I asked everyone I could about what had happened to the Athenians, and tried to find any other survivors who had made it to Catana. I found them, quite a few in fact; most of them hospitably locked up by the Catanian authorities, who regarded them as a public nuisance and were trying to negotiate a cheap price with a Phoenician slaver for the hire of a ship to send them back to Athens. But I heard that Nicias and Demosthenes were dead, and that most of the men who had been captured by the Syracusans had died of cold and starvation in the stone quarries. By all accounts, seven thousand men had survived the two massacres, in the orchard and the river bed, out of forty thousand who had left the camp. Of these, about four thousand lived long enough to be sold off, mostly to Phoenicians. Very few of those, I was told, were Athenians. A Corcyrean I met who had been in the quarries and had escaped said that the Athenians there had given up quite early and refused to eat, or had caught the fever and died. They had no will to live, he said, since they believed that their City was already dead. I also found out that the man who owned the farm with the walled orchard in it was called Polyzelus. He was a decent enough man, by all accounts, and when he came home and found his home knee-deep in bodies he was profoundly shocked and had to be taken away and looked after by some relatives. When he had recovered, he had to find some way of disposing of fourteen thousand dead Athenians, and for a long time he didn’t know what to do. All this time the Athenians were not smelling any more wholesome, and his neighbours were starting to complain. In the end, he hired every slave and casual worker in the district and got them to dig an enormous hole in a marshy part of his property where nothing would grow anyway, and shovelled the dead bodies into it until it was full. Then he raised a big cairn of stones over it, and set about recovering the quite phenomenal cost of this operation from the Syracusan government. By all accounts, the legal complications beggared all description, and he or his heirs are probably at it to this day.
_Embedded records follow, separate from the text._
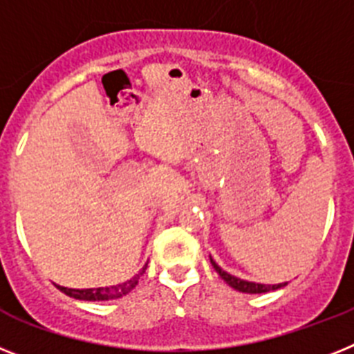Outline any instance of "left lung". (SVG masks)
I'll use <instances>...</instances> for the list:
<instances>
[{
    "mask_svg": "<svg viewBox=\"0 0 354 354\" xmlns=\"http://www.w3.org/2000/svg\"><path fill=\"white\" fill-rule=\"evenodd\" d=\"M210 262H212V266H214V269L217 270V272H219L221 278H223L224 281H226V283L230 285V287H233V288H235V290H239V292H245V294H263V292L276 290V288H281V287H285V285H287V283L260 285V283H253V281H244V279L235 278V276L228 274V272L221 269V267L217 266V263H215L214 260H212V258H210Z\"/></svg>",
    "mask_w": 354,
    "mask_h": 354,
    "instance_id": "8db88e82",
    "label": "left lung"
}]
</instances>
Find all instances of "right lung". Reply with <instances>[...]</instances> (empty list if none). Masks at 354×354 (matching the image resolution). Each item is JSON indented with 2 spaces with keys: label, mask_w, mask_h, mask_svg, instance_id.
Masks as SVG:
<instances>
[{
  "label": "right lung",
  "mask_w": 354,
  "mask_h": 354,
  "mask_svg": "<svg viewBox=\"0 0 354 354\" xmlns=\"http://www.w3.org/2000/svg\"><path fill=\"white\" fill-rule=\"evenodd\" d=\"M147 267V266H146ZM144 267L140 270L139 274L133 276L130 281H126V283L115 285V287H101V288H67V287H60V285H55L60 292H64L66 296L75 297V299H82V301H109V299H118V297L126 296L128 292H131L135 288V285L139 283V278L142 276V272L146 270Z\"/></svg>",
  "instance_id": "right-lung-1"
}]
</instances>
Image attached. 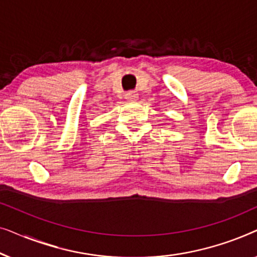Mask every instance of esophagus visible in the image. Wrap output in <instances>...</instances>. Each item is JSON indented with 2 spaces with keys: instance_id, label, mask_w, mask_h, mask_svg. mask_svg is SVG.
I'll use <instances>...</instances> for the list:
<instances>
[{
  "instance_id": "1",
  "label": "esophagus",
  "mask_w": 257,
  "mask_h": 257,
  "mask_svg": "<svg viewBox=\"0 0 257 257\" xmlns=\"http://www.w3.org/2000/svg\"><path fill=\"white\" fill-rule=\"evenodd\" d=\"M138 92L137 91H128L127 93L125 94V98L127 100H137V98H138Z\"/></svg>"
}]
</instances>
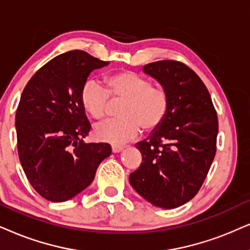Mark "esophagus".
<instances>
[{
  "label": "esophagus",
  "instance_id": "34e87169",
  "mask_svg": "<svg viewBox=\"0 0 250 250\" xmlns=\"http://www.w3.org/2000/svg\"><path fill=\"white\" fill-rule=\"evenodd\" d=\"M123 148H125V146H123V145H112V151L114 153L121 152Z\"/></svg>",
  "mask_w": 250,
  "mask_h": 250
}]
</instances>
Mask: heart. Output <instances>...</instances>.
I'll list each match as a JSON object with an SVG mask.
<instances>
[{
    "label": "heart",
    "instance_id": "obj_1",
    "mask_svg": "<svg viewBox=\"0 0 250 250\" xmlns=\"http://www.w3.org/2000/svg\"><path fill=\"white\" fill-rule=\"evenodd\" d=\"M107 88L96 80H88L81 91L84 109L96 120L106 114L109 96L125 99L119 115L98 125L94 132L100 141L121 145L134 140L141 127L150 131L157 129L168 112V96L159 85L134 71H120L106 77Z\"/></svg>",
    "mask_w": 250,
    "mask_h": 250
}]
</instances>
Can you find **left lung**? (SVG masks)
<instances>
[{
	"mask_svg": "<svg viewBox=\"0 0 250 250\" xmlns=\"http://www.w3.org/2000/svg\"><path fill=\"white\" fill-rule=\"evenodd\" d=\"M168 96L165 120L136 147L142 164L129 175L131 187L154 207L174 209L200 190L216 154L218 119L203 82L181 62L144 65Z\"/></svg>",
	"mask_w": 250,
	"mask_h": 250,
	"instance_id": "1",
	"label": "left lung"
}]
</instances>
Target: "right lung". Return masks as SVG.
I'll list each match as a JSON object with an SVG mask.
<instances>
[{
    "instance_id": "1",
    "label": "right lung",
    "mask_w": 250,
    "mask_h": 250,
    "mask_svg": "<svg viewBox=\"0 0 250 250\" xmlns=\"http://www.w3.org/2000/svg\"><path fill=\"white\" fill-rule=\"evenodd\" d=\"M108 64L70 50L41 67L21 93L15 123L18 156L28 182L46 200L77 196L112 153L108 144L84 142L91 125L81 102L91 72Z\"/></svg>"
}]
</instances>
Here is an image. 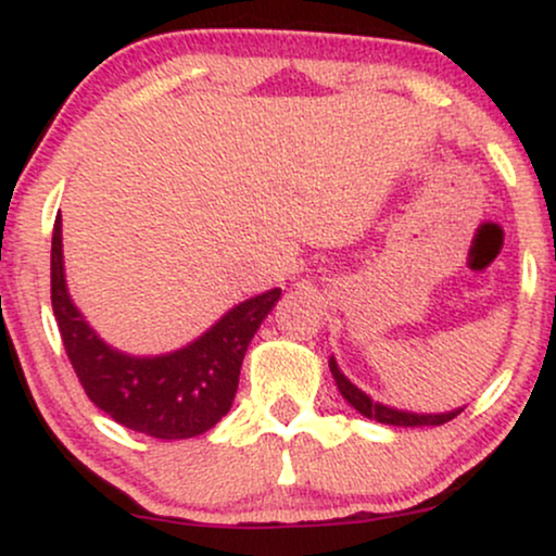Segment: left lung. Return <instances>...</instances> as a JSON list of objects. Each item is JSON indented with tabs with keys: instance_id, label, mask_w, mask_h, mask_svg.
<instances>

After three days, Pericleidas came into the room where we slept and said, in a rather embarrassed manner, that he had arranged a passage home for us. We thanked him profusely. This seemed to make him feel worse. He explained that the ship we were going home on was one of his. We thanked him again. He explained further that all his ships were cargo ships laden with dried fish; they were therefore not immensely comfortable. We said that that didn’t matter; going home was the important thing. Actually, said Pericleidas, wretchedly, there was only enough room on these fish-cruisers of his for a
working
crew. He hated to impose like this, but…

So that is how, when anyone in a poem or a reading purports to give an account of what it is like to sail a ship on the open sea, I can stand up and tell him he’s a liar, because I have done it myself, and it’s no fun at all. You get very wet working a ship, particularly if you haven’t the faintest idea what you are supposed to be doing and the rest of the crew are muttering about you being bad luck and how they ought to throw you overboard before you bring on a thunderstorm. Oh yes, we were also chased by pirates in the Straits of Rhegium. They were very enthusiastic, those pirates, and were just about to catch up with us when one of the crew had the wit to shout out that our cargo was nothing more valuable than dried fish, and to throw a jar over the side to prove it. The pirates picked up the jar, opened it, and stopped following us, which must be a very significant comment on the quality of Pericleidas’ stock-in-trade.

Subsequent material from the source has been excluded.